Hi Bruno

I may be treading on thin ice here, as you are an artist/architect and
I'm just a software engineer.  But anyhow...

Yes, it does look "right", as if it were a straightforward rectilinear
image.  But it isn't.  I would defy anyone to capture a photographic
view that looks the same.

Panini's most impressive feat along these lines is an incredibly wide
angle view inside St Peter's, that nevertheless appears to have almost
"true" perspective.  I have not been able to find a good image of it
on the web; the best I found is: 
http://commons.wikimedia.org/wiki/Image:Stpetes.JPG.

Questions to answer
#1 In the message, where is the wide-angle view that is called Panini's most impressive feat?
#2 Reproduce everything in the message from "Yes, it does" down to "looks the same.".
The listing has no role in this exercise.

Supplied data
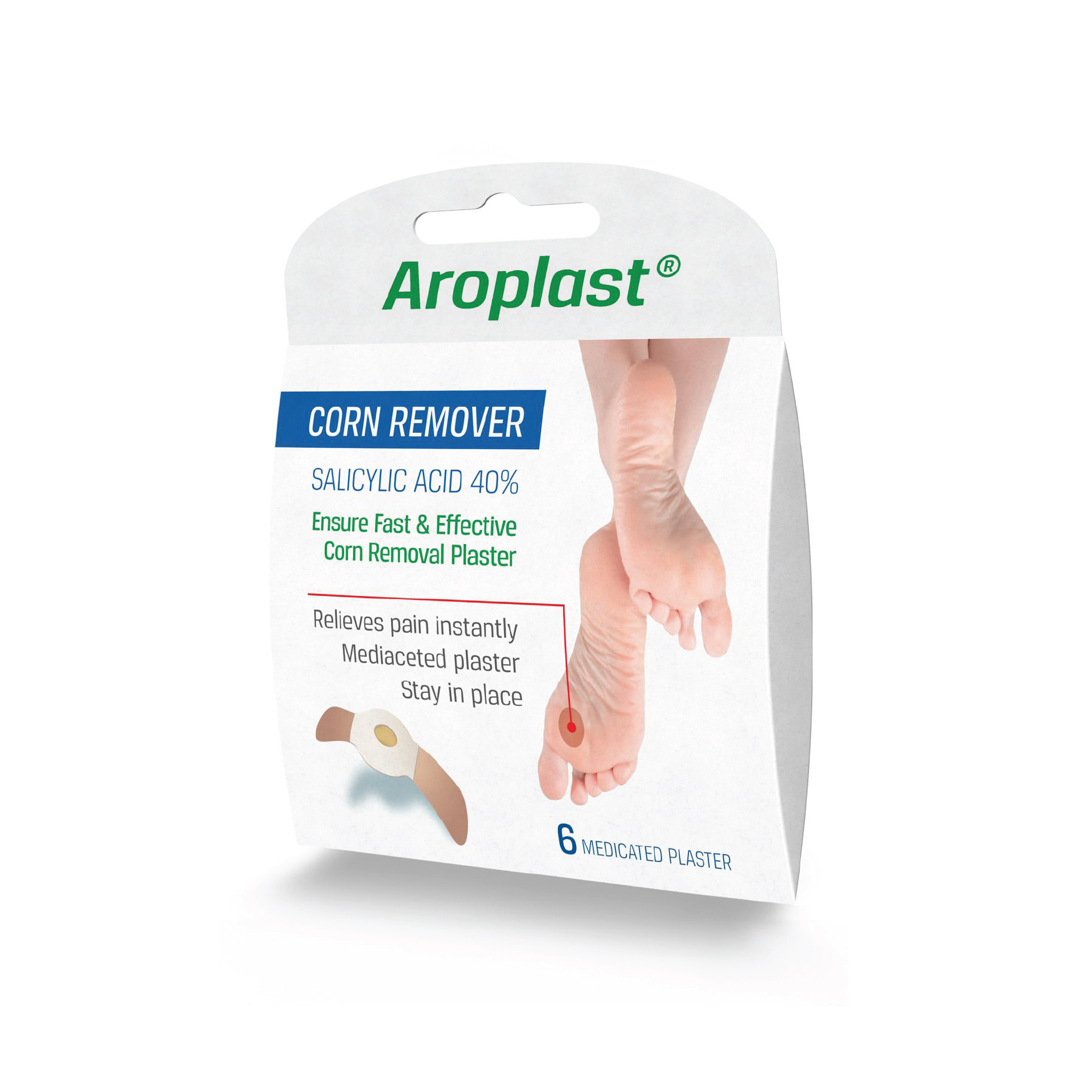Aroplast Corn Remover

Your responses
#1 Inside St Peter's.

#2
Yes, it does look "right", as if it were a straightforward rectilinear
image.  But it isn't.  I would defy anyone to capture a photographic
view that looks the same.